## Given exercise
Rewrite the rows below, changing every "white flower" to "daisy" and leaving everything else untouched.

## Entries
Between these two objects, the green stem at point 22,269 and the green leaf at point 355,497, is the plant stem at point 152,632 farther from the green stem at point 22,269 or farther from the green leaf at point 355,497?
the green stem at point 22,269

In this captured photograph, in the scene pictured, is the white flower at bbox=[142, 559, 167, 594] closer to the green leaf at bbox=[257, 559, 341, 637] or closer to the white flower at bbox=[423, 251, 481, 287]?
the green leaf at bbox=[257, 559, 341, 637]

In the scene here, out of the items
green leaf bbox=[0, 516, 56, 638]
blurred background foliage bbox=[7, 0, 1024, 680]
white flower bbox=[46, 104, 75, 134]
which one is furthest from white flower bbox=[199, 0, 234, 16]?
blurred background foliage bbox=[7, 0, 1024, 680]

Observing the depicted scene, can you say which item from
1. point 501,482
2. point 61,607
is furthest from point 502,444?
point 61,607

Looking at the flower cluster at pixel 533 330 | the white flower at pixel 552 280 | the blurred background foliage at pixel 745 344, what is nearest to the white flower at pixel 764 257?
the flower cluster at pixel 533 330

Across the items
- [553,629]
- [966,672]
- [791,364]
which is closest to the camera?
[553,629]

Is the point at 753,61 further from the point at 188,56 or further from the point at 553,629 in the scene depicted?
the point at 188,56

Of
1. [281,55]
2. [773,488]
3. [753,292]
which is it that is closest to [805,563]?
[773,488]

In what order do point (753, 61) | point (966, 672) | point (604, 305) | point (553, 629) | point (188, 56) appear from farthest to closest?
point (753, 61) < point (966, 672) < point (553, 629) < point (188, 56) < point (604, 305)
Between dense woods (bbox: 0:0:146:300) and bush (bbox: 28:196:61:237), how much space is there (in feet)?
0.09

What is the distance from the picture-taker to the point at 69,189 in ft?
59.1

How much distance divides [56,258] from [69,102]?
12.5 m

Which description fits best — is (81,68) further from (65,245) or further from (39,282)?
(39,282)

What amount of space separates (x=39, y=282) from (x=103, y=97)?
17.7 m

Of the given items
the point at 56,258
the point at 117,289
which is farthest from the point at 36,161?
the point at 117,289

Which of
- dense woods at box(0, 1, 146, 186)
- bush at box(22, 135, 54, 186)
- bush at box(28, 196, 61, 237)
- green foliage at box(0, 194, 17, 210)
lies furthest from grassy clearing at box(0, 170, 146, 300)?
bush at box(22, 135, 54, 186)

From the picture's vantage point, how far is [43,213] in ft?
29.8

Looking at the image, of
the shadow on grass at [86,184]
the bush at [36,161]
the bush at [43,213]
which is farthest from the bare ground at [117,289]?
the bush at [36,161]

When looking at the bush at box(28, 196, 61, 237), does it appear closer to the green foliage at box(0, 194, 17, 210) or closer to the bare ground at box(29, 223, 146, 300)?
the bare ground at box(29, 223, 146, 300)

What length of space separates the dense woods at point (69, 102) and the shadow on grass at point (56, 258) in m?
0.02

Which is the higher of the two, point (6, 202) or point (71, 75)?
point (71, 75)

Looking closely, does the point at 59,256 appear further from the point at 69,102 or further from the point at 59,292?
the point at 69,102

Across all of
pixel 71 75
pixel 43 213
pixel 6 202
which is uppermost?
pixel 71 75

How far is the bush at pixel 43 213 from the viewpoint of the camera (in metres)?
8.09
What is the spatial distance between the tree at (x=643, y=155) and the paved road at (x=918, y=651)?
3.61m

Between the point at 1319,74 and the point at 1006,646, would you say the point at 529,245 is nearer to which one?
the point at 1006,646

## Exercise response
Between these two objects, the green stem at point 22,269 and the green leaf at point 355,497, is the plant stem at point 152,632 farther from the green stem at point 22,269 or farther from the green leaf at point 355,497?
the green stem at point 22,269

In this captured photograph, in the scene pictured, is the daisy at bbox=[142, 559, 167, 594] closer to the green leaf at bbox=[257, 559, 341, 637] or closer to the daisy at bbox=[423, 251, 481, 287]?
the green leaf at bbox=[257, 559, 341, 637]

In the scene here, out of the items
green leaf bbox=[0, 516, 56, 638]
blurred background foliage bbox=[7, 0, 1024, 680]
daisy bbox=[46, 104, 75, 134]
which one is furthest from daisy bbox=[199, 0, 234, 16]?
blurred background foliage bbox=[7, 0, 1024, 680]

Observing the depicted scene, can you say which item from
1. point 501,482
2. point 61,607
is furthest from point 502,444?
point 61,607

Looking at the flower cluster at pixel 533 330 | the daisy at pixel 552 280 | the blurred background foliage at pixel 745 344, what is nearest to the daisy at pixel 764 257?
the flower cluster at pixel 533 330

Across the items
- [553,629]
- [966,672]
- [791,364]
which is closest to the camera?
[553,629]

Is the point at 753,61 further from the point at 188,56 or further from the point at 553,629 in the scene depicted?
the point at 188,56

Of
1. [281,55]
2. [773,488]
3. [753,292]
which is it that is closest to [805,563]?
[773,488]

In what order do point (753, 61) | point (966, 672) | point (604, 305) | point (553, 629) | point (188, 56) appear from farthest to closest?
point (753, 61) < point (966, 672) < point (553, 629) < point (188, 56) < point (604, 305)
Between dense woods (bbox: 0:0:146:300) and bush (bbox: 28:196:61:237), how much space is there (in feet)?
0.09

What is the distance from the picture-taker to the point at 69,189 in ft?
59.1

How much distance divides [56,258] from [69,102]?
12.5 m

Which description fits best — is (81,68) further from (65,245) or further from (39,282)?
(39,282)

What amount of space separates (x=39, y=282) from (x=103, y=97)?
17.7 m

Of the given items
the point at 56,258
the point at 117,289
which is farthest from the point at 36,161?
the point at 117,289

Which of
- dense woods at box(0, 1, 146, 186)
- bush at box(22, 135, 54, 186)
- bush at box(28, 196, 61, 237)
- green foliage at box(0, 194, 17, 210)
lies furthest from grassy clearing at box(0, 170, 146, 300)?
bush at box(22, 135, 54, 186)

From the picture's vantage point, how far is [43,213] in ft?
29.8

Looking at the image, of
the shadow on grass at [86,184]
the bush at [36,161]
the bush at [43,213]
which is farthest from the bare ground at [117,289]?
the bush at [36,161]

When looking at the bush at box(28, 196, 61, 237), does it appear closer to the green foliage at box(0, 194, 17, 210) or closer to the bare ground at box(29, 223, 146, 300)?
the bare ground at box(29, 223, 146, 300)

What length of space separates the dense woods at point (69, 102) and the shadow on grass at point (56, 258) in m?
0.02

Which is the higher of the two, point (6, 202) or point (71, 75)?
point (71, 75)

Looking closely, does the point at 59,256 appear further from the point at 69,102 or further from the point at 59,292?
the point at 69,102

Across all of
pixel 71 75
pixel 43 213
pixel 6 202
which is uppermost?
pixel 71 75

How far is the bush at pixel 43 213 from the viewpoint of the camera (in metres)?
8.09
What is the spatial distance between the tree at (x=643, y=155) and the paved road at (x=918, y=651)?
3.61m

Between the point at 1319,74 and the point at 1006,646, would you say the point at 529,245 is nearer to which one?
the point at 1006,646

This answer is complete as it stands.